> Problemas y tareas:
1. En el texto sobre las fotos impresas, ¿qué decía el fotógrafo Robert Frank que quería que sintiera la gente al mirar sus fotos?
2. Prosigue el texto sobre las fotos impresas a partir de su última oración.

-------- Texto fuente

Antes de ir a la radio rumiaba sobre ciertas fotos y cuando digo fotos, me refiero a las originales impresas. La de los álbumes anillados con un papel film ambarino ¿Cuál de las fotos ubicamos primero? ¿Cuál colocamos después?
Álbumes distinguidos que completan su imagen con fotografías reveladas sobre un papel de gramaje específico, mate, sin brillo, con la finura
que nace de los bordes.
Fotos donde éramos felices sin saberlo. ¿Conscientes? ¿Felices? ¿Conciencia y felicidad es un oxímoron?
En mi niñez no había
nada que fingir. Lo que se veía en una foto era lo que pasaba, al menos en mi
mundo interior.
Las fotos con niños son las más entretenidas. Un pibe hace una cara disparatada y desmantela el sainete. Esa postal buscada ya no formará parte del álbum oficial. ¡Raulito, otra vez! ¡Tía Rita fue a la peluquería, mecachondie!
A mí me encanta ver fotos. Es mí fetiche. Es un plan en soledad y un evento en compañía. No es lo mismo enviar archivos de imágenes escaneadas por WhatsApp qué preparar la mesa, poner la pava y disponerse a una panzada de evocaciones con el mate lavado.
Allí, frente a nuestros ojos, reposan originales sin palabras, sin globos de texto. En ese juego, cada uno puede descifrar lo que pudo haber pasado ese día, esa noche. Es el soplo donde la fotografía se tutea con la poesía. Empuñan el volante de una bicicleta en picada y sin rueditas. El fotógrafo Robert Frank decía que “cuando la gente mira mis fotos quiero que sientan como cuando quieren leer un verso de un poema una segunda vez.”

----------------
-------- Filas extraídas

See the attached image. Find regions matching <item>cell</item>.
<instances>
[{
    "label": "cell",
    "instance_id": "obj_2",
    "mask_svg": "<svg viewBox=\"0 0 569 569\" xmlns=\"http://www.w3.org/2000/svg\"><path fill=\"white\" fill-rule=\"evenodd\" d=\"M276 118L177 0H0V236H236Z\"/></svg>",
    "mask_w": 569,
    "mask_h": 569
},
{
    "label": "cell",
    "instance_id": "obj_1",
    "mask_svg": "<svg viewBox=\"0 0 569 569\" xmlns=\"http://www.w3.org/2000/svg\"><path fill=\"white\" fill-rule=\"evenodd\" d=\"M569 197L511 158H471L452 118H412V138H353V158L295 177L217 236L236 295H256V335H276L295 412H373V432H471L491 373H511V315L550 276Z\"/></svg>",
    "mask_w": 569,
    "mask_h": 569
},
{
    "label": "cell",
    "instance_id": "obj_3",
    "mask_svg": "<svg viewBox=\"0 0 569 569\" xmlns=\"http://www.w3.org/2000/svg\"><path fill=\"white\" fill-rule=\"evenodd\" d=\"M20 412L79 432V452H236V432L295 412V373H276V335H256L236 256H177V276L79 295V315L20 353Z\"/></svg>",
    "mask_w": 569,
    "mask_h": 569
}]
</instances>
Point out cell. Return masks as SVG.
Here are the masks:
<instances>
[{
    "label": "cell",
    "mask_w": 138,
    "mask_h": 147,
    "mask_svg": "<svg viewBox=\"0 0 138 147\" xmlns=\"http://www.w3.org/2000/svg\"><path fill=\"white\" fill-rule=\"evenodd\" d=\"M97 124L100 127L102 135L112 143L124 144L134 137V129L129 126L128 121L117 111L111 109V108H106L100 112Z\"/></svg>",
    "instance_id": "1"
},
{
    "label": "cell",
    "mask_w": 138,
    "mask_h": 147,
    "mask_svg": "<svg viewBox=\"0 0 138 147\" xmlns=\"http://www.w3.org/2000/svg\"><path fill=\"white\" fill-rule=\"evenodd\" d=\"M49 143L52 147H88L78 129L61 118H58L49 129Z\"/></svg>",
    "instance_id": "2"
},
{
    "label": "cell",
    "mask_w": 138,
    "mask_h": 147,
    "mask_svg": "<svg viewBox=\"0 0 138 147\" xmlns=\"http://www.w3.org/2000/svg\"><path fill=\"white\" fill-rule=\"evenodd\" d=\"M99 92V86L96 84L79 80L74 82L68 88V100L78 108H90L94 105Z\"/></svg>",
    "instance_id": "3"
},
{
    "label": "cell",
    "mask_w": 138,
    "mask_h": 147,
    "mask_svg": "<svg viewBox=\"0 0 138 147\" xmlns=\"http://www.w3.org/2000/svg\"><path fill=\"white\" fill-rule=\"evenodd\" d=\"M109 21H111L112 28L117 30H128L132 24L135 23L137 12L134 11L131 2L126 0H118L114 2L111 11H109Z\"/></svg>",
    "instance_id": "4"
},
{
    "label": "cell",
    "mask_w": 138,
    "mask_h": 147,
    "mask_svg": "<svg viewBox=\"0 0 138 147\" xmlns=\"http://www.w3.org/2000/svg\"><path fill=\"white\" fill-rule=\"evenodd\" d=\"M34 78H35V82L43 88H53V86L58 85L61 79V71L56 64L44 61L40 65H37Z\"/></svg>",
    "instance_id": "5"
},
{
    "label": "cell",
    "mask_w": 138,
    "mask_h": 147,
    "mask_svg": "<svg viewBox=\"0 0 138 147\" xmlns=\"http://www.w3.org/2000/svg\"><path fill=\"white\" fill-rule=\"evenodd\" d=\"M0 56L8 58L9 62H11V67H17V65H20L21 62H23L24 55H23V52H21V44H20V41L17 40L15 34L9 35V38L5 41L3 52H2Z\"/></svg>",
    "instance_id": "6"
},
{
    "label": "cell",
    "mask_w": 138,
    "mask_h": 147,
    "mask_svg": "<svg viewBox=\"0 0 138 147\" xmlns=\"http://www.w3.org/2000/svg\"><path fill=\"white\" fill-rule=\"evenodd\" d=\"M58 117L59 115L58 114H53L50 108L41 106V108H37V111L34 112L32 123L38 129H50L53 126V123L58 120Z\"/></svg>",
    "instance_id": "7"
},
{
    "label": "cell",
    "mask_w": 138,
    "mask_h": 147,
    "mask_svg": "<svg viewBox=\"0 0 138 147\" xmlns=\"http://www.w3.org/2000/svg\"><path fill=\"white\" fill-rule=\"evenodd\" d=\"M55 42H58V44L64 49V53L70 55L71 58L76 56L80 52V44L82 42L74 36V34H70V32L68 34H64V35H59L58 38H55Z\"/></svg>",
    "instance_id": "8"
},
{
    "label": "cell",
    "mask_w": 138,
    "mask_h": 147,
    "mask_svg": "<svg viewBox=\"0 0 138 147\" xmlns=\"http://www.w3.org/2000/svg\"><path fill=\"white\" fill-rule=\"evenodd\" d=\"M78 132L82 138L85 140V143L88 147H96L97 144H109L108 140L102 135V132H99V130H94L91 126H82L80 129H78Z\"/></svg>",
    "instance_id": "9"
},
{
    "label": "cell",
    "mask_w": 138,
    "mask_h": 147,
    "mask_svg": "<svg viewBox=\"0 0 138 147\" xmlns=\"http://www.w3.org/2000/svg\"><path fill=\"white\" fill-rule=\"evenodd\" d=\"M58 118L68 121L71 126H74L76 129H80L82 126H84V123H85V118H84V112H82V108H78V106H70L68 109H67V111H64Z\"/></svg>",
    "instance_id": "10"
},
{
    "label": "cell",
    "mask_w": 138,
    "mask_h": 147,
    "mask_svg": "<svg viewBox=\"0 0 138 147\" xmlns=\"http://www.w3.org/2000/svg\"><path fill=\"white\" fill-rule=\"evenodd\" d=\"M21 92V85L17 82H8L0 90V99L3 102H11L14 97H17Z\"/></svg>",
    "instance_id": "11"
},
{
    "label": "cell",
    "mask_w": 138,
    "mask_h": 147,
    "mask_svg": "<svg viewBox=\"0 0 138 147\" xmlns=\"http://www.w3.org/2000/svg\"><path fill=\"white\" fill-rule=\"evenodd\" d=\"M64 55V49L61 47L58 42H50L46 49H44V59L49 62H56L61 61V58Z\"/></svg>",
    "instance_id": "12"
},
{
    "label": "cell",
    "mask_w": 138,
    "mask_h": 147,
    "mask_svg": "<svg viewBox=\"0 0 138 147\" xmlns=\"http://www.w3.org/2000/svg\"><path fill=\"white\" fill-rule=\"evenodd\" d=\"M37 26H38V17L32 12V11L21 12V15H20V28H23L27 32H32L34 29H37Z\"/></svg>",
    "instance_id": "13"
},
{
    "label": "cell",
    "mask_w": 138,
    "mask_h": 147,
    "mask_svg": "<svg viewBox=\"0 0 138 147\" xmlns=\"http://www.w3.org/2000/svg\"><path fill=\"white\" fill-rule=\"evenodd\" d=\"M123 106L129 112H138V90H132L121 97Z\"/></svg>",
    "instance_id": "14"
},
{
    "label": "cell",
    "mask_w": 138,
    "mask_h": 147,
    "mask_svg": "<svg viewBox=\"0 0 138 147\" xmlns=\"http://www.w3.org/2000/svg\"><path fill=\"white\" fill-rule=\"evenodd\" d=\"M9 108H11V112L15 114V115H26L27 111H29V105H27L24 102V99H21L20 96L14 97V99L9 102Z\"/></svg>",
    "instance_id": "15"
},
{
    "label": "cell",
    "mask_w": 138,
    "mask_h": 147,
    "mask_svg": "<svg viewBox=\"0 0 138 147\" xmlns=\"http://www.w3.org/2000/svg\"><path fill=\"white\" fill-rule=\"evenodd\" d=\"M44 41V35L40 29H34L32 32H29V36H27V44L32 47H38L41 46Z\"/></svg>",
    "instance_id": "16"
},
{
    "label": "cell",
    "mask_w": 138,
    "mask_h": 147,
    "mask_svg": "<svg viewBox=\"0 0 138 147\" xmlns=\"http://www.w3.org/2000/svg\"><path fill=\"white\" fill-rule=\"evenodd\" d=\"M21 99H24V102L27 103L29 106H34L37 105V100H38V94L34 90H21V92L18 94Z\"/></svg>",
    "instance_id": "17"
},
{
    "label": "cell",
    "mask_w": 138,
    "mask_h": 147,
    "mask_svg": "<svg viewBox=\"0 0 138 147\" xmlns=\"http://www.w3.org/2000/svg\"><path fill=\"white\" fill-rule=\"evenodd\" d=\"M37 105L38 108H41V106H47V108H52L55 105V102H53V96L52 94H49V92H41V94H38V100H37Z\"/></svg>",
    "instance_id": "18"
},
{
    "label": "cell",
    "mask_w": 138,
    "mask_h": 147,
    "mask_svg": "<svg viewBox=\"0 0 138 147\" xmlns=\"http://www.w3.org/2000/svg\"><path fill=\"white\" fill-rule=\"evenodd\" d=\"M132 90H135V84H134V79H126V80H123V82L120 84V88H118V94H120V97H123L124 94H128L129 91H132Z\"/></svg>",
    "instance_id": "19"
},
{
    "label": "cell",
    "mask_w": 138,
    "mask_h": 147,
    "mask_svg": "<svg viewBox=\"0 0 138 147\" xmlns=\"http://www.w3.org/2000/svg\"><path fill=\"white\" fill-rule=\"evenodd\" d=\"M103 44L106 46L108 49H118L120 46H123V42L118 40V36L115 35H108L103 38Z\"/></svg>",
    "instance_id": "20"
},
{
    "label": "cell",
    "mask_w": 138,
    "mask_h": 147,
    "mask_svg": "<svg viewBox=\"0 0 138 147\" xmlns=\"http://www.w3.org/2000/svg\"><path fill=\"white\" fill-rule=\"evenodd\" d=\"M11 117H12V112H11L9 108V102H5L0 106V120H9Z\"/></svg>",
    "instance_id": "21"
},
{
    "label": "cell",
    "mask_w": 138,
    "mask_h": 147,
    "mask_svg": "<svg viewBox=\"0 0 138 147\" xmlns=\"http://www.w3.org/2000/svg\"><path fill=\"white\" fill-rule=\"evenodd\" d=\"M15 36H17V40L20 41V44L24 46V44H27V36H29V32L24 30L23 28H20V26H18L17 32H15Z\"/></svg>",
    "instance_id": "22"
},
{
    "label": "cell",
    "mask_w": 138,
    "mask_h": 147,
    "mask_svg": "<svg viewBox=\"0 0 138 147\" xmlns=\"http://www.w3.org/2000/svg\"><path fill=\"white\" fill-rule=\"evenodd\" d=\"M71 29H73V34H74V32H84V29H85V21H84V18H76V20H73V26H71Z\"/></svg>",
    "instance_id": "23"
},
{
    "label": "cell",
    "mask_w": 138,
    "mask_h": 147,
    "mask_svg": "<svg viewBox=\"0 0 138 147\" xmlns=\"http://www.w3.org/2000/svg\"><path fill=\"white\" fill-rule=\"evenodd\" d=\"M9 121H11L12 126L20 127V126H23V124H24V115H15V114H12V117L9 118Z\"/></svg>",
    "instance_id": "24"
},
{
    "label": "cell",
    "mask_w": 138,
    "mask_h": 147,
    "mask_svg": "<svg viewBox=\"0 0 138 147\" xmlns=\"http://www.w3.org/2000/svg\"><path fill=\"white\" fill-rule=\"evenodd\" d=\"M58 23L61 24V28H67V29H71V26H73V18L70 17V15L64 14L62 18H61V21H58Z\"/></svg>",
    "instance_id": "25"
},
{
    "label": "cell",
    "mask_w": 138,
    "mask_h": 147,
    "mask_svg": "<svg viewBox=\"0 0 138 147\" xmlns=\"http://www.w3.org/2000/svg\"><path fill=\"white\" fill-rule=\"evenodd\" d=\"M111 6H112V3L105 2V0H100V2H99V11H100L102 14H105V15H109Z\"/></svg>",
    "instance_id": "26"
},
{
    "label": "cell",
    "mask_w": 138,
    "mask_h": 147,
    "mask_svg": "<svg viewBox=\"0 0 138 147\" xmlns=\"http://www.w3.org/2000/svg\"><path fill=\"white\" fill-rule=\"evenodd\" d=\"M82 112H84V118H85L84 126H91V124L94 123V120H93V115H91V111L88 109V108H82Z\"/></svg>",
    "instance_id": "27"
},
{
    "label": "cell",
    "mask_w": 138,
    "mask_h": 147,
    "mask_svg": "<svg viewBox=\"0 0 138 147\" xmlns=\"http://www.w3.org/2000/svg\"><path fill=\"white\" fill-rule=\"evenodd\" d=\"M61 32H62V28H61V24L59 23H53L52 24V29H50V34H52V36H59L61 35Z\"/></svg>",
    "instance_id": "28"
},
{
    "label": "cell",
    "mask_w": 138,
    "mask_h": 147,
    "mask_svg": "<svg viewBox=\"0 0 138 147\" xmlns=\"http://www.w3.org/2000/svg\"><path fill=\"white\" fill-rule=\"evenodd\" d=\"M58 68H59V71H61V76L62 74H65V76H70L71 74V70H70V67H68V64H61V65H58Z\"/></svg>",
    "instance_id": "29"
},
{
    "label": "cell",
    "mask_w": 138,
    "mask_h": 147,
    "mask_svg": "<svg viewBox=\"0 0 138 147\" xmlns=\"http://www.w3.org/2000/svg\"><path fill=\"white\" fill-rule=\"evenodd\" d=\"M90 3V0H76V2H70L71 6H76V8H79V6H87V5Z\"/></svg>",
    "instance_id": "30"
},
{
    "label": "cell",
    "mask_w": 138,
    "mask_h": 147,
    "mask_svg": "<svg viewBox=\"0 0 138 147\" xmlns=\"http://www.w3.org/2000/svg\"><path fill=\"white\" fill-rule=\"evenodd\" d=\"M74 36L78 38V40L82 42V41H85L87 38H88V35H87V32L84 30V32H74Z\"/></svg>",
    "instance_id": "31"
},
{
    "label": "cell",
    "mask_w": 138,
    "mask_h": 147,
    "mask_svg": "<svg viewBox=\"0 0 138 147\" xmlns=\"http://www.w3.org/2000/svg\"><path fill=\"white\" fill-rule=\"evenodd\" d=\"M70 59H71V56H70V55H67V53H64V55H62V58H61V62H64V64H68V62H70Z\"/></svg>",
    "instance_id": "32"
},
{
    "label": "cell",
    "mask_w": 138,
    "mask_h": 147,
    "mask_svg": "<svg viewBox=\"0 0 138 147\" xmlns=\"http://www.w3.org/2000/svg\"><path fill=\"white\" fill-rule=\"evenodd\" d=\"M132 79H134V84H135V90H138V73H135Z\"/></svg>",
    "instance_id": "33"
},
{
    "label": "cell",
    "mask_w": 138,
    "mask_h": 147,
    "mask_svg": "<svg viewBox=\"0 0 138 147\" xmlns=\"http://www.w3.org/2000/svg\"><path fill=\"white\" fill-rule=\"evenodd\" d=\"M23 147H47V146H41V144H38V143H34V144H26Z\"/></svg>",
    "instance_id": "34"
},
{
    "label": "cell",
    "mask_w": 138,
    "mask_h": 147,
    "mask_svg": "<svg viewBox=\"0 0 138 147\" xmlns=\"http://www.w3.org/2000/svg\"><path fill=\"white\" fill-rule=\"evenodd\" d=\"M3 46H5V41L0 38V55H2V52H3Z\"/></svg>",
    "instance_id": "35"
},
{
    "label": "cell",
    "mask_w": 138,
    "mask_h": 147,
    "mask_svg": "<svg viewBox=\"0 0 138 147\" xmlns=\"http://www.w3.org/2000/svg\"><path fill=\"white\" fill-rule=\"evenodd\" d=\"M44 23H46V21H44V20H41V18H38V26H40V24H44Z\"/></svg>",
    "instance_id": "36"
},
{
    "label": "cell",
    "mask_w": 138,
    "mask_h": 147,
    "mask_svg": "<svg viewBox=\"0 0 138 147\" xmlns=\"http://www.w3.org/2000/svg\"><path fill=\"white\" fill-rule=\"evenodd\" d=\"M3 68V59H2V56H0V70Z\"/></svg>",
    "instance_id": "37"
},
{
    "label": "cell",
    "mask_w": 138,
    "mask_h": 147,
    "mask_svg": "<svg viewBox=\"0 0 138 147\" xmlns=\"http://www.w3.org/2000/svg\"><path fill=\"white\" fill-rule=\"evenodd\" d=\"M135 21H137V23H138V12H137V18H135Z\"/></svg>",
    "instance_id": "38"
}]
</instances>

----------------

> Respuestas por número:
1. Que sintieran lo mismo que cuando quieren leer un verso de un poema una segunda vez.

2.
Este es el primer programa de la
segunda temporada de “La Hora sin Sombra”, dónde cada martes pensamos sobre
lo que hemos perdido, sobre retratos que huyen en la brisa. Fotos que se perdieron en un disco rígido o en un pendrive con la cara de Mickey.
El avance de la
tecnología nos da la posibilidad de acopiar más y más fotos pero se llevó consigo lo esencial, lo que podemos arrullar.
Las voces no se pueden acariciar.
Solo me quedaron mil fotos de quienes
partieron. Debo admitir que con solo mirarlas puedo arrancar cada mañana a
enfrentar el asfalto rociado de distancias. ¿Quién las sacó? ¿Quién apretó el
click? No lo sé. Quienes sacan fotos resuelven ser héroes anónimos de
esta película, de esta sucesión de fotogramas, de este evento que se ennoblece en
un “Digan Whisky”.
Cómo si fueran un tubo de oxigeno ante el ahogo de las voces ausentes, me abrazo sobre dos cajas guardadas por mamá con la leyenda “fotos de raulito”
Atesoro en mi
cabeza miles de imágenes que no forman parte de ningún álbum anillado con papel
film ambarino.
Hoy en la radio las polaroids mutan en párrafos torpes. En definitiva “La hora sin sombra”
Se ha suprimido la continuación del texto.